La fin du contrôle des chaussures

Hubert Guillaud

Aux Etats-Unis, cela fait plus de vingt ans que la Transportation Security Administration a commencé à contrôler les chaussures des passagers de l’aviation, en leur demandant de les enlever lors du contrôle de sécurité, après qu’un homme ait tenté, sans succès, de faire exploser ses baskets sur un vol à destination de Miami en décembre 2001. Cette politique particulièrement détestée par les voyageurs aura donc tenu plus de 20 ans, s’énerve Ian Bogost dans The Atlantic, rappelant que dès son introduction, elle a été mainte fois dénoncée comme l’exemple même du « théâtre de la sécurité » – terme sous lequel Bruce Schneier dénonçait des mesures de sécurité qui permettent aux gens de se sentir en sécurité, sans qu’elles ne fassent concrètement quelque chose pour les protéger.

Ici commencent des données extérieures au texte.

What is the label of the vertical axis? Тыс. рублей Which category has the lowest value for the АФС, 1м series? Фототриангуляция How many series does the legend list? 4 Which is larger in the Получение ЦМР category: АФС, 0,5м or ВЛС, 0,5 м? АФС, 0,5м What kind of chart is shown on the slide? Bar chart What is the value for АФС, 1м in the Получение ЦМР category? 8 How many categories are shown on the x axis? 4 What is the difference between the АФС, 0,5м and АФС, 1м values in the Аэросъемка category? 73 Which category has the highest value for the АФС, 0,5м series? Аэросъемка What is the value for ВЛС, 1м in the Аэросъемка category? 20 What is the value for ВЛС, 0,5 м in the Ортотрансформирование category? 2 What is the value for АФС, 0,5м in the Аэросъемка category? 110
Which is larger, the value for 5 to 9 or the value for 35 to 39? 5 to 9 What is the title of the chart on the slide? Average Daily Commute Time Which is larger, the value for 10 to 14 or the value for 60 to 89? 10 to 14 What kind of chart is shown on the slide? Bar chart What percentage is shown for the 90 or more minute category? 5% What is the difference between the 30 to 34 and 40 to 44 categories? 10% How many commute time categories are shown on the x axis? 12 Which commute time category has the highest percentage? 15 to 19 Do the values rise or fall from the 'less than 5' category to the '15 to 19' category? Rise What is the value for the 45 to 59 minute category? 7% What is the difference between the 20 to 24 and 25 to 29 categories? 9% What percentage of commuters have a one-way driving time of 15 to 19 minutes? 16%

Pour lui, le contrôle des chaussures permettait de montrer que l’on prenait des mesures, visibles, même si elles n’étaient ni adaptées ni proportionnelles, alors que les mesures de sécurité efficaces, elles, sont bien souvent invisibles et peu démonstratives. 

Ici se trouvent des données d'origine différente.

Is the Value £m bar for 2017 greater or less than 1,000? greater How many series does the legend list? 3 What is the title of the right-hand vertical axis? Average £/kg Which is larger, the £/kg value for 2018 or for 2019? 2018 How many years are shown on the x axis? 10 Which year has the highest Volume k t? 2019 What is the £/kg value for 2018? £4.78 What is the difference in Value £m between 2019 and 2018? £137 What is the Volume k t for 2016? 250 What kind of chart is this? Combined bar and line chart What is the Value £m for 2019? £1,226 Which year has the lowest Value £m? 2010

Adopté au principe d’une prudence excessive, l’obligation de quitter ses chaussures disparaît dans une relative indifférence. En plus de 20 ans pourtant, aucun procédé technique n’est venu améliorer le problème de la détection des chaussures, ironise Bogost. Certains pourtant échappaient à devoir se déchausser. Les voyageurs enregistrés sur les programmes VIP lancés depuis 2013, leur permettant de se préenregistrer et de payer pour éviter ces désagréments (voir, « la biométrie comme fonctionnalité »).

Reste que la fin de cette politique n’a été justifiée par aucune avancée technologique, aucune amélioration du renseignement… « De toute évidence, la règle sur les chaussures n’a pas été abrogée simplement parce que cela semblait logique. Au contraire, ce changement a été opéré parce que la discipline, endurcie par la terreur, du début du millénaire a finalement été totalement remplacée par le nihilisme. De nos jours, vous embarquez dans un avion qui pourrait être en état de voler, ou non, réglementé par une Administration fédérale de l’aviation réduite à peau de chagrin, et dirigé par un système de contrôle aérien miné par la négligence et le mépris ». Ce qui semblait essentiel durant 20 ans au point de contraindre des millions de voyageurs, est devenu, du jour au lendemain, sans raison, quelque chose dont plus personne ne se soucie.